Predicting Weibo Reposts, Comments, and Likes
Machine learning course project on Sina Weibo engagement prediction.
Predicting Weibo Reposts, Comments, and Likes

This 2024 machine learning course project studied how to predict user engagement on Sina Weibo, including reposts, comments, and likes after publication. The project treated social media engagement as a supervised prediction problem with content, time, and user-behavior signals.
What It Does
- Cleans and preprocesses Weibo post data from February to July 2015.
- Extracts content features such as word length, hashtags, mentions, URLs, language markers, and text embeddings.
- Builds temporal features from posting time and analyzes engagement patterns by hour, weekday, and user activity cycles.
- Constructs user-profile features, including historical interaction statistics and low-engagement “zombie user” identification.
- Compares Random Forest, XGBoost, neural networks, SVM, RNN, and BERT-based experiments.
- Uses SHAP, clustering, and visualization to interpret user and content features.
My Work
- Led data cleaning and feature extraction from Weibo content.
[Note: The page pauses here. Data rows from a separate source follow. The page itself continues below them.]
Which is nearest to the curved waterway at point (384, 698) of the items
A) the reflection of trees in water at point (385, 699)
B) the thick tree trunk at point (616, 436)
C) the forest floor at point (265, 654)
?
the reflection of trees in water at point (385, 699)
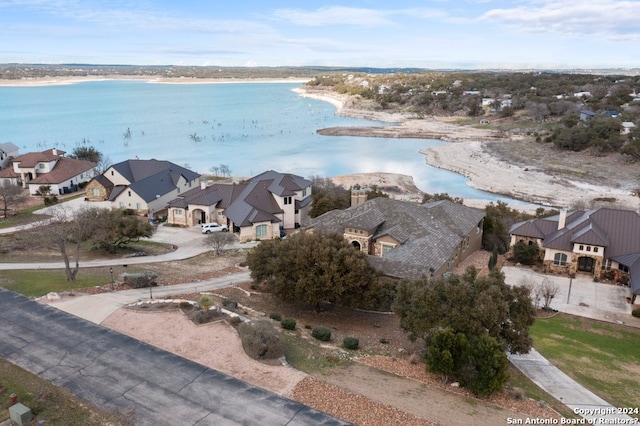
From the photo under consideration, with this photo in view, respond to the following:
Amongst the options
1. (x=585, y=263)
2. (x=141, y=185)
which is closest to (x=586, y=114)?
(x=585, y=263)

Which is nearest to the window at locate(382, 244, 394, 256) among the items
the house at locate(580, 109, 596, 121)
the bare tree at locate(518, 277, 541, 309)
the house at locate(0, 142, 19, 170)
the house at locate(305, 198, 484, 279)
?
the house at locate(305, 198, 484, 279)

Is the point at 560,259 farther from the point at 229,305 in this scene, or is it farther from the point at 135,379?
the point at 135,379

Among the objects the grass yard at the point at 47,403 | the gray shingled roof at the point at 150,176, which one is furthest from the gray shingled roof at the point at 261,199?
the grass yard at the point at 47,403

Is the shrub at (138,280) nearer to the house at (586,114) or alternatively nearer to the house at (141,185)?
the house at (141,185)

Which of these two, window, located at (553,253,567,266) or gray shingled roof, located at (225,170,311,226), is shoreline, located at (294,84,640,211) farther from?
gray shingled roof, located at (225,170,311,226)

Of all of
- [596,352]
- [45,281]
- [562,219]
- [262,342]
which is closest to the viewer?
[262,342]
- Built user clustering and user-profile features.
- Implemented model training, testing, hyperparameter experiments, visualization, and final analysis.
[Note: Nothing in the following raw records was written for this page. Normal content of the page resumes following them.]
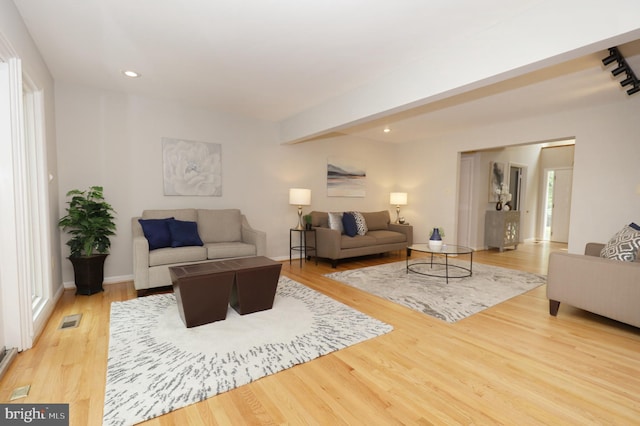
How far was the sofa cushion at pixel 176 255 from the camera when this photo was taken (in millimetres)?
3404

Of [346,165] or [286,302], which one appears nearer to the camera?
[286,302]

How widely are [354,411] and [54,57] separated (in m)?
3.93

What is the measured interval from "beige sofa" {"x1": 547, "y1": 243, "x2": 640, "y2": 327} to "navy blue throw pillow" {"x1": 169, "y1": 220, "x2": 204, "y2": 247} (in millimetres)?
3847

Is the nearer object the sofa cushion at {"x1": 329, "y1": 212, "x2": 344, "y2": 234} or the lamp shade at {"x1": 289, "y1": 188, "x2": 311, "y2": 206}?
the lamp shade at {"x1": 289, "y1": 188, "x2": 311, "y2": 206}

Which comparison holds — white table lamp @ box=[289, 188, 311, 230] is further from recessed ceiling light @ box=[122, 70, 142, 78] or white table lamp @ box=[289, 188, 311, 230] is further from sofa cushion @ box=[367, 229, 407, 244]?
recessed ceiling light @ box=[122, 70, 142, 78]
- Wrote the thesis/report and prepared the final defense materials.
Result
Random Forest emerged as the strongest model in the project experiments, and user-profile features provided the largest improvement over the baseline. The final system improved substantially over the initial baseline by integrating content, temporal, and user behavior features.
Tech Stack
Python, pandas, scikit-learn, XGBoost, PyTorch, Transformers/BERT, jieba, SHAP, Matplotlib, Seaborn, Plotly.